* [The input]:
╭──

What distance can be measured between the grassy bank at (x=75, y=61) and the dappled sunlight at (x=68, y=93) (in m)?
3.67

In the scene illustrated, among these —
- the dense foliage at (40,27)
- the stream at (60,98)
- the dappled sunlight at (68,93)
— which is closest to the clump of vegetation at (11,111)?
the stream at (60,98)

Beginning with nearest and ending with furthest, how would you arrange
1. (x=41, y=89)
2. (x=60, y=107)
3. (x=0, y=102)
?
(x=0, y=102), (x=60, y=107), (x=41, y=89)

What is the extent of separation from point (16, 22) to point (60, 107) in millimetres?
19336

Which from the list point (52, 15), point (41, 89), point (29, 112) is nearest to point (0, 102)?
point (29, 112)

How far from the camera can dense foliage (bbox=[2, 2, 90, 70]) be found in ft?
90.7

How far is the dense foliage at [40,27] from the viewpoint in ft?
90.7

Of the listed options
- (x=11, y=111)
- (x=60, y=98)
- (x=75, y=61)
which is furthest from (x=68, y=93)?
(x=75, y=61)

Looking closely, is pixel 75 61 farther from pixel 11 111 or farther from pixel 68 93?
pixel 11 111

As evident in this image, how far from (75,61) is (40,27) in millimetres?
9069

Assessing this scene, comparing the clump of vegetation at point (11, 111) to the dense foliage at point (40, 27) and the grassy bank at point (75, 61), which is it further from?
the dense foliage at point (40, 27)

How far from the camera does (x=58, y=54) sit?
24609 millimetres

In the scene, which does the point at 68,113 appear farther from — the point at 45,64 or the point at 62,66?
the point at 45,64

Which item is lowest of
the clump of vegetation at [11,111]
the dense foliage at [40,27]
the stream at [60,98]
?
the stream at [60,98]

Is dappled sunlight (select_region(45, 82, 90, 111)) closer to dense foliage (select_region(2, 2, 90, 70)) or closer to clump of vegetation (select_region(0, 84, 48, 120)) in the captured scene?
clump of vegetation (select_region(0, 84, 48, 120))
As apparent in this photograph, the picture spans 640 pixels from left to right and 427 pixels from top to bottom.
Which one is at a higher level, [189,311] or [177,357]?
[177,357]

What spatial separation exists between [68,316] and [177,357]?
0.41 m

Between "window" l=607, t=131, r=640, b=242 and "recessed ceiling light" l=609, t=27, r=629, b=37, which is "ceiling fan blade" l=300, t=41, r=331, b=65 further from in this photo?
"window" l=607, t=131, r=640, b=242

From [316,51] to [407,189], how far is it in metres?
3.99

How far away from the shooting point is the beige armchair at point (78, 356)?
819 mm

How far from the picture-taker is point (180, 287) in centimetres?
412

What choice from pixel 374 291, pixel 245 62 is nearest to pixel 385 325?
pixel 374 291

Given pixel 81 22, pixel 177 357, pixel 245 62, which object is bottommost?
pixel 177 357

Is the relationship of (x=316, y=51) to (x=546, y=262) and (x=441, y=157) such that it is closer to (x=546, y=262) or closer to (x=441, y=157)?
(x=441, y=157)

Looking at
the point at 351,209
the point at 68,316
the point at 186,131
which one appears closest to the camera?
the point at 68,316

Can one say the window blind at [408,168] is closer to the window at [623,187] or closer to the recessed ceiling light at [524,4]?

╰──

* [Exercise goal]:
Return the listing above in full, character for character.

* [Result of this task]:
What distance can be measured between the grassy bank at (x=75, y=61) and the dappled sunlight at (x=68, y=93) (in m)?
3.67

In the scene illustrated, among these —
- the dense foliage at (40,27)
- the stream at (60,98)
- the dappled sunlight at (68,93)
— which is closest to the clump of vegetation at (11,111)?
the stream at (60,98)

Beginning with nearest and ending with furthest, how would you arrange
1. (x=41, y=89)
2. (x=60, y=107)
3. (x=0, y=102)
?
(x=0, y=102), (x=60, y=107), (x=41, y=89)

What is the extent of separation from point (16, 22) to point (60, 107) in millimetres?
19336

Which from the list point (52, 15), point (41, 89), point (29, 112) is nearest to point (0, 102)?
point (29, 112)

How far from the camera can dense foliage (bbox=[2, 2, 90, 70]) be found in ft?
90.7

How far is the dense foliage at [40,27] from the viewpoint in ft?
90.7

Of the listed options
- (x=11, y=111)
- (x=60, y=98)
- (x=75, y=61)
which is furthest from (x=68, y=93)?
(x=75, y=61)

Looking closely, is pixel 75 61 farther from pixel 11 111 or farther from pixel 68 93?
pixel 11 111

As evident in this image, how far from (75,61) is (40,27) in millimetres?
9069

Assessing this scene, comparing the clump of vegetation at point (11, 111) to the dense foliage at point (40, 27) and the grassy bank at point (75, 61), which is it further from?
the dense foliage at point (40, 27)

How far from the camera does (x=58, y=54) sit?
24609 millimetres

In the scene, which does the point at 68,113 appear farther from — the point at 45,64 or the point at 62,66?
the point at 45,64

Which item is lowest of
the clump of vegetation at [11,111]
the dense foliage at [40,27]
the stream at [60,98]
?
the stream at [60,98]

Is dappled sunlight (select_region(45, 82, 90, 111)) closer to dense foliage (select_region(2, 2, 90, 70)) or closer to clump of vegetation (select_region(0, 84, 48, 120)) in the captured scene?
clump of vegetation (select_region(0, 84, 48, 120))
As apparent in this photograph, the picture spans 640 pixels from left to right and 427 pixels from top to bottom.
Which one is at a higher level, [189,311] or [177,357]?
[177,357]

What spatial separation exists between [68,316] and [177,357]?
0.41 m

Between "window" l=607, t=131, r=640, b=242 and "recessed ceiling light" l=609, t=27, r=629, b=37, which is "ceiling fan blade" l=300, t=41, r=331, b=65 further from in this photo?
"window" l=607, t=131, r=640, b=242

From [316,51] to [407,189], how far is it in metres?
3.99

How far away from the shooting point is the beige armchair at point (78, 356)?
819 mm

How far from the picture-taker is point (180, 287) in centimetres?
412

What choice from pixel 374 291, pixel 245 62 is nearest to pixel 385 325?
pixel 374 291

Given pixel 81 22, pixel 177 357, pixel 245 62, which object is bottommost?
pixel 177 357

Is the relationship of (x=316, y=51) to (x=546, y=262) and (x=441, y=157) such that it is closer to (x=546, y=262) or closer to (x=441, y=157)?
(x=441, y=157)

Looking at
the point at 351,209
the point at 68,316
the point at 186,131
which one appears closest to the camera?
the point at 68,316

Can one say the window blind at [408,168] is closer to the window at [623,187] or closer to the recessed ceiling light at [524,4]?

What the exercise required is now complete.